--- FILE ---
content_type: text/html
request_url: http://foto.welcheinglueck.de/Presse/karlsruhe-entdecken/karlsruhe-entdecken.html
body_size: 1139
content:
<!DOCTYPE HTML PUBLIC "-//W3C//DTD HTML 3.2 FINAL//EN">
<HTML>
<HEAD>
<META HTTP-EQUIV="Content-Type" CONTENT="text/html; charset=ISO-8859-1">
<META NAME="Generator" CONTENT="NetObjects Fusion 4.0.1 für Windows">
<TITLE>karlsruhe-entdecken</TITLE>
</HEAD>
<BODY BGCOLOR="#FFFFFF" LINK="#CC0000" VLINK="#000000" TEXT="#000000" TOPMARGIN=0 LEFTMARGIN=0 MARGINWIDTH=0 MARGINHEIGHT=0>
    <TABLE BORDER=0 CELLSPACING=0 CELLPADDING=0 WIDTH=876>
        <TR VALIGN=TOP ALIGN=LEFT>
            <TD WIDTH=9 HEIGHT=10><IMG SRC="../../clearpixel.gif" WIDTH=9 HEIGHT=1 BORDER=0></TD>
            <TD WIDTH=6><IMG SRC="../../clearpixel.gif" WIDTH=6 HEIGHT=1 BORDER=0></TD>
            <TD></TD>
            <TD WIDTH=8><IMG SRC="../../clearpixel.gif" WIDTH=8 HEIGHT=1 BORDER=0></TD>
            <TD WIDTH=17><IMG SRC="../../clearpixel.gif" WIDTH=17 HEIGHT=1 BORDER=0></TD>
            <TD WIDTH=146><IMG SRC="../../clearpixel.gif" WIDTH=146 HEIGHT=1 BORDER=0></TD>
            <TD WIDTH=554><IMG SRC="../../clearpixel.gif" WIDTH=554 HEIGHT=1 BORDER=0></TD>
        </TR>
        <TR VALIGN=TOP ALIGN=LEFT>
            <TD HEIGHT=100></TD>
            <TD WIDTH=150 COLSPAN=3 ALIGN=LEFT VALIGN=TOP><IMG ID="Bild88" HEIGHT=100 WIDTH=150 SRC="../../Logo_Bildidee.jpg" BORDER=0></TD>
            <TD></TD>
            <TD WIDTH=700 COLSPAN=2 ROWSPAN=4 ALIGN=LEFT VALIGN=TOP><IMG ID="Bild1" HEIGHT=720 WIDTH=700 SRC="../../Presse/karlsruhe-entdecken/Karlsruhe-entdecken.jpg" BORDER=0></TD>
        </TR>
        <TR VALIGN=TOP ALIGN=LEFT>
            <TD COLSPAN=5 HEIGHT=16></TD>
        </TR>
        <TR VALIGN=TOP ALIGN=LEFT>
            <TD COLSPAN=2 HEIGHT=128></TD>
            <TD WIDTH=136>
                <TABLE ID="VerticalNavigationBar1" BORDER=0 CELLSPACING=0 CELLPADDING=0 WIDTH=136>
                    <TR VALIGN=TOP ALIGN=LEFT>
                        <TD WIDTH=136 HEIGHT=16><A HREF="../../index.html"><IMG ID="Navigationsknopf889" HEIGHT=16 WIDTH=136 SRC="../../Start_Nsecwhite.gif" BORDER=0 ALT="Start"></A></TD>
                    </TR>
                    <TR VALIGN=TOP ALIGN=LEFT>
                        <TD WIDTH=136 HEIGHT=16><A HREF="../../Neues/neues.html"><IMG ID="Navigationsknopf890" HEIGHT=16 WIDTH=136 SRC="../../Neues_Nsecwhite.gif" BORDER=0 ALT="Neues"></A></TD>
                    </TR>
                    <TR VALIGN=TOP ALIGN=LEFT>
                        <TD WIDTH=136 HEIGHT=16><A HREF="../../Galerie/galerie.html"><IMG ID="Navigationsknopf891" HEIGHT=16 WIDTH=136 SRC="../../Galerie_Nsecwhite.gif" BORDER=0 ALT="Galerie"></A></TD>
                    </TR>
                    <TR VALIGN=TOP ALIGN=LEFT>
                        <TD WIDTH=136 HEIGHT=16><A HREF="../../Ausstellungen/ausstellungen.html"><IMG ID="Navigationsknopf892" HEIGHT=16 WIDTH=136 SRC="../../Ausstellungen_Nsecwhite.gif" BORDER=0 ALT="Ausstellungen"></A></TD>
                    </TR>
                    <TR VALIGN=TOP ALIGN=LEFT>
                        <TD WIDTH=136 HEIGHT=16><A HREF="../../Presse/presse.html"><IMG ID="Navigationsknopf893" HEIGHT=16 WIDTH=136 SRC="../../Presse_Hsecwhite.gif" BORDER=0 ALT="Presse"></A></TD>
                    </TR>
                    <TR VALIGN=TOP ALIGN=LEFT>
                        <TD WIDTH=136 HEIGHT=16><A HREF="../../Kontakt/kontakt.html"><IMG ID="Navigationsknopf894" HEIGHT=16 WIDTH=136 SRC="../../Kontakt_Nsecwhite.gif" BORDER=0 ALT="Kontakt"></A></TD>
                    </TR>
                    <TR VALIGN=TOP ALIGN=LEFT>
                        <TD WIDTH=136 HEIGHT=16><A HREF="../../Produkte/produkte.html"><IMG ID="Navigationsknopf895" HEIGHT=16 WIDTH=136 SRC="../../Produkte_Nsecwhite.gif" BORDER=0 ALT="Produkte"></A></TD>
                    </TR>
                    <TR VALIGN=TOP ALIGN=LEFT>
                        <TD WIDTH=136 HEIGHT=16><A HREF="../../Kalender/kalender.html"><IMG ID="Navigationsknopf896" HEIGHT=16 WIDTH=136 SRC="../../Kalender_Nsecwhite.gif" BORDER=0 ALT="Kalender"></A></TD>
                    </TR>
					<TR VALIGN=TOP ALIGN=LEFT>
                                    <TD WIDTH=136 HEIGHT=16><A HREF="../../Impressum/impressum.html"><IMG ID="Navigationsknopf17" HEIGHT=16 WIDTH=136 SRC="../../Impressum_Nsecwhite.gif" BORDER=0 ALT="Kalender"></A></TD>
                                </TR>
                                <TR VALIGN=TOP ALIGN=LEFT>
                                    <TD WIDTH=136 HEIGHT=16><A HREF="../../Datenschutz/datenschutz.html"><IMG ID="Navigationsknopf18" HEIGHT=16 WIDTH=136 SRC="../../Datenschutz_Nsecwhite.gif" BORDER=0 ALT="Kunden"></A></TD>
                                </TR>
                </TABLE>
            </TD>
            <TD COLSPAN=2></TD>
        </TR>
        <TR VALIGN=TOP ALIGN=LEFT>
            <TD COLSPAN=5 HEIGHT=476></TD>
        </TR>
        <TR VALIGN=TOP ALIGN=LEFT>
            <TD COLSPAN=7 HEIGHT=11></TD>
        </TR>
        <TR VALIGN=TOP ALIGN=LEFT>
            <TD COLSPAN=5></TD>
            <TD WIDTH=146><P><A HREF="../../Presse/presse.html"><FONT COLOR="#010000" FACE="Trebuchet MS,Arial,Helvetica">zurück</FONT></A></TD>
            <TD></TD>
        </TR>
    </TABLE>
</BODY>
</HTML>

##############################

**DIRECTIONS**:
Restate, word for word and without additions, every line from the top of the listing above through the line that contains "LEFTMARGIN=0 MARGINWIDTH=0 MARGINHEIGHT=0>".

**ANSWER**:
--- FILE ---
content_type: text/html
request_url: http://foto.welcheinglueck.de/Presse/karlsruhe-entdecken/karlsruhe-entdecken.html
body_size: 1139
content:
<!DOCTYPE HTML PUBLIC "-//W3C//DTD HTML 3.2 FINAL//EN">
<HTML>
<HEAD>
<META HTTP-EQUIV="Content-Type" CONTENT="text/html; charset=ISO-8859-1">
<META NAME="Generator" CONTENT="NetObjects Fusion 4.0.1 für Windows">
<TITLE>karlsruhe-entdecken</TITLE>
</HEAD>
<BODY BGCOLOR="#FFFFFF" LINK="#CC0000" VLINK="#000000" TEXT="#000000" TOPMARGIN=0 LEFTMARGIN=0 MARGINWIDTH=0 MARGINHEIGHT=0>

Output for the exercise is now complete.